Ward Meese

Profile
- Position: End

Personal information
- Born: March 9, 1897 Van Wert, Ohio, U.S,
- Died: January 23, 1968 (aged 70) Fort Wayne, Indiana, U.S.
- Listed height: 6 ft 2 in (1.88 m)
- Listed weight: 200 lb (91 kg)

Career information
- College: Wabash

Career history
- Milwaukee Badgers (1922); St. Louis All-Stars (1923); Hammond Pros (1924–1925);

Career statistics
- Games played: 11
- Stats at Pro Football Reference

= Ward Meese =

American football player (1897–1968)

Ward King Meese (March 9, 1897 – January 23, 1968) was an American football player. He played professionally in the National Football League (NFL) with the Milwaukee Badgers during the 1922 NFL season and the St. Louis All-Stars during the 1923 NFL season before being a member of the Hammond Pros for the following two seasons.
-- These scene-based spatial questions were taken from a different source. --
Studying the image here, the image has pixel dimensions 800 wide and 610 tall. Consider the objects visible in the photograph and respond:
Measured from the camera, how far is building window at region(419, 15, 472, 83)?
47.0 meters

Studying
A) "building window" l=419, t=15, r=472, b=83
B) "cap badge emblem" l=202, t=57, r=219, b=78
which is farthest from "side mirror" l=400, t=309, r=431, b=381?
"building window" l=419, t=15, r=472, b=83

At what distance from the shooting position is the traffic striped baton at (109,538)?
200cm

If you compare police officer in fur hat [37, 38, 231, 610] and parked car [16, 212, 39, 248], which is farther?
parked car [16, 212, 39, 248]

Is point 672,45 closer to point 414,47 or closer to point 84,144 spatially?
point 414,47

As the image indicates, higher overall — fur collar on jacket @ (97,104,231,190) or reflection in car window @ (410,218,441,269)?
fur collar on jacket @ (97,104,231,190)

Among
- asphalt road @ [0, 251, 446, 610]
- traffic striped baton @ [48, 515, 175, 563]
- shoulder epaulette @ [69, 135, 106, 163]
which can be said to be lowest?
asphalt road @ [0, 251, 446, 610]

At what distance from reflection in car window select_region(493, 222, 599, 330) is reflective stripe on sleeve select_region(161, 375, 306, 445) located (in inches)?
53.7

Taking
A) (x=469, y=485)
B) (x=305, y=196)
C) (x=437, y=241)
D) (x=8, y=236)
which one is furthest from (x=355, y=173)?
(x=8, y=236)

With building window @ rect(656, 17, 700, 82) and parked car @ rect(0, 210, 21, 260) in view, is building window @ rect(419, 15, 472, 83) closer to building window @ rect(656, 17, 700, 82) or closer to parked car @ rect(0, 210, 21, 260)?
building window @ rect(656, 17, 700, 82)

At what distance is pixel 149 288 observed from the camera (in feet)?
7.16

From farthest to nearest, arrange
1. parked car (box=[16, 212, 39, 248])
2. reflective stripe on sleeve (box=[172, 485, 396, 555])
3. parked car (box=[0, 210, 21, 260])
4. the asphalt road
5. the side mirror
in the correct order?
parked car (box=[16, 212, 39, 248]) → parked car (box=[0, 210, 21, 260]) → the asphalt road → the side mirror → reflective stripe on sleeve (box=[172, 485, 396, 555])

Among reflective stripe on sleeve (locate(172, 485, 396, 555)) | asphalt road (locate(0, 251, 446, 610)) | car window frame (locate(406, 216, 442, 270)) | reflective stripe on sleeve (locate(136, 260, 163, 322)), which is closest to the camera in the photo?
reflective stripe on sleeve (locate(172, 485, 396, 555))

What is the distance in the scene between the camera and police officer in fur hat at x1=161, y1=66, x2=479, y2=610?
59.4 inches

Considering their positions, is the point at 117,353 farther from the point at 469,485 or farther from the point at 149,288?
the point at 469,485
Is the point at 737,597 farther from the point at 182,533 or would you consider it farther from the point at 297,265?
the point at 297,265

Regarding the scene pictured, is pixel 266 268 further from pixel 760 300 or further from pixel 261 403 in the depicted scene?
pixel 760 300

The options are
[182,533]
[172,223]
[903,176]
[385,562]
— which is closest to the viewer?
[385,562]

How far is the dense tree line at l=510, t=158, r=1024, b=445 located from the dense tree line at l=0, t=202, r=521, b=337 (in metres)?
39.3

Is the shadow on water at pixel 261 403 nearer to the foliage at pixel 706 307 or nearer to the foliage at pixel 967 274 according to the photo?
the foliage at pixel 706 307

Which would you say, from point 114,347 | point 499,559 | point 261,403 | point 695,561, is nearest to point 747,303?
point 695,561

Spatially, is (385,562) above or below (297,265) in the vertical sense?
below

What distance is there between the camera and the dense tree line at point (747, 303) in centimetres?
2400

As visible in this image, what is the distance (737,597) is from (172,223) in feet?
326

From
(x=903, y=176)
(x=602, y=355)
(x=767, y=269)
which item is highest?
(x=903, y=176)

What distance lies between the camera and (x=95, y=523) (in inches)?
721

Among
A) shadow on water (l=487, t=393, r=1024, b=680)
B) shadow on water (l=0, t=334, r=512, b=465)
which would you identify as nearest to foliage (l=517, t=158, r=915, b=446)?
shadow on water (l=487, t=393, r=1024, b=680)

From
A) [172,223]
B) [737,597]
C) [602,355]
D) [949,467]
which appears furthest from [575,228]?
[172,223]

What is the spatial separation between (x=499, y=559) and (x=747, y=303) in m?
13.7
He also played for the Decatur Staleys while playing college football at the same time. He played collegiately at Wabash.

The Staleys became the Chicago Bears shortly after he retired. His family included his son Robert Meese who had four children and seven grandchildren. His son Andy Meese played semi-pro football for the Wabash Express before a shoulder injury.